Por meio das histórias em quadrinho, difundir a presunção de inocência
Mas isto não faz com que as apreens?es desapareçam. Ao contrário do governo, o Nichibenren não é favorável à participação civil na decisão da pena. Com uma população majoritariamente favorável à pena de morte e uma propaganda afirmando que, graças ao saiban-in, será possível e natural aplicar a pena capital, há pouco espaço para revitalizar o princípio da presunção de inocência. Ele existe no papel, mas é, na prática, ignorado. Contudo, a associação não desiste e faz pressão. “Com a colaboração de Jinpachi Mori, famoso autor de mangás, tentamos midiatizar o sistema saiban-in e o princípio da presunção de inocência por meio das histórias em quadrinho, que são lidas pela totalidade da população japonesa”, declara Kazuzo Ito.
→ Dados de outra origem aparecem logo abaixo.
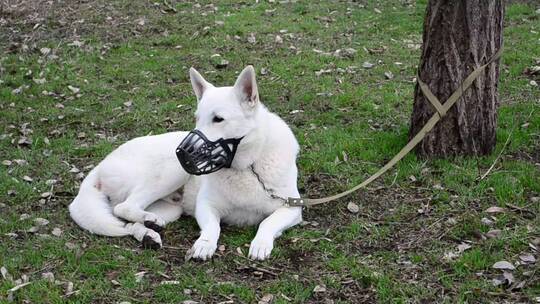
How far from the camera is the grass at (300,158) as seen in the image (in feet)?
13.5

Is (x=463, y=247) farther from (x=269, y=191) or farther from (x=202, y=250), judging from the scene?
(x=202, y=250)

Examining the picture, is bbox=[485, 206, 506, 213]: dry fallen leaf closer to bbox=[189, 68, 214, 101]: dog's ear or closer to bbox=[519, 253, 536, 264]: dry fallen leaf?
bbox=[519, 253, 536, 264]: dry fallen leaf

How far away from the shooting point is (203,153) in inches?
169

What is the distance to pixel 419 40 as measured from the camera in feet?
31.3

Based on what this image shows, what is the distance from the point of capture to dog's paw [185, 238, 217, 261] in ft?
14.4

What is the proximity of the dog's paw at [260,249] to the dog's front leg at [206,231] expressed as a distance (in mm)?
267

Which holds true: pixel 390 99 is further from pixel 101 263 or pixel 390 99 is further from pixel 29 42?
pixel 29 42

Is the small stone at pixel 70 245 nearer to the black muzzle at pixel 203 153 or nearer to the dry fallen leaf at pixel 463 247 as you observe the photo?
the black muzzle at pixel 203 153

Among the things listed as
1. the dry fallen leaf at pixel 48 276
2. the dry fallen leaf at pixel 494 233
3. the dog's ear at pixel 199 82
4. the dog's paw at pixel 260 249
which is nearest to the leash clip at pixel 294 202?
the dog's paw at pixel 260 249

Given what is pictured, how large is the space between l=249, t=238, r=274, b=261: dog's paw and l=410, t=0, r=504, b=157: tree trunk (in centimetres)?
201

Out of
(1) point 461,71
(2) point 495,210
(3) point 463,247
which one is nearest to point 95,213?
(3) point 463,247

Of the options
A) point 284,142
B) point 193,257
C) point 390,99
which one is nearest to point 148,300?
point 193,257

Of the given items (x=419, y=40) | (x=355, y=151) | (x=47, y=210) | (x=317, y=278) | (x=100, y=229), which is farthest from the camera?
(x=419, y=40)

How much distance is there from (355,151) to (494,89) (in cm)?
136
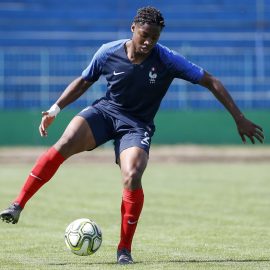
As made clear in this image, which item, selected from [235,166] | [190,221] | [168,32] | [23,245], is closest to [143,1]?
[168,32]

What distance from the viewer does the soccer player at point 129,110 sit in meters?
8.62

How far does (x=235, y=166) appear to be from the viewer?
24391 millimetres

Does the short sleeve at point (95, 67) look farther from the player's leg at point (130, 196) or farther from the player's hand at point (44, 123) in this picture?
the player's leg at point (130, 196)

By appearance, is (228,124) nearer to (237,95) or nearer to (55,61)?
(237,95)

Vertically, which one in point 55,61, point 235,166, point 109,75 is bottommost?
point 235,166

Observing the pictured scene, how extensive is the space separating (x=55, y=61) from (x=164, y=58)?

A Liga Parlamentar para a Abolição da Pena de Morte gostaria de instaurar também um debate geral, aberto a todos, em torno da questão “Por que a pena de morte deveria ser aplicada?”. Convidar intelectuais, pessoas conhecidas e especialistas com opini?es divergentes, permitiria, segundo a Liga, criar verdadeiros debates. “Isto provaria ao público que a pena capital não é a única solução”, concluiu o secretário-geral da Liga.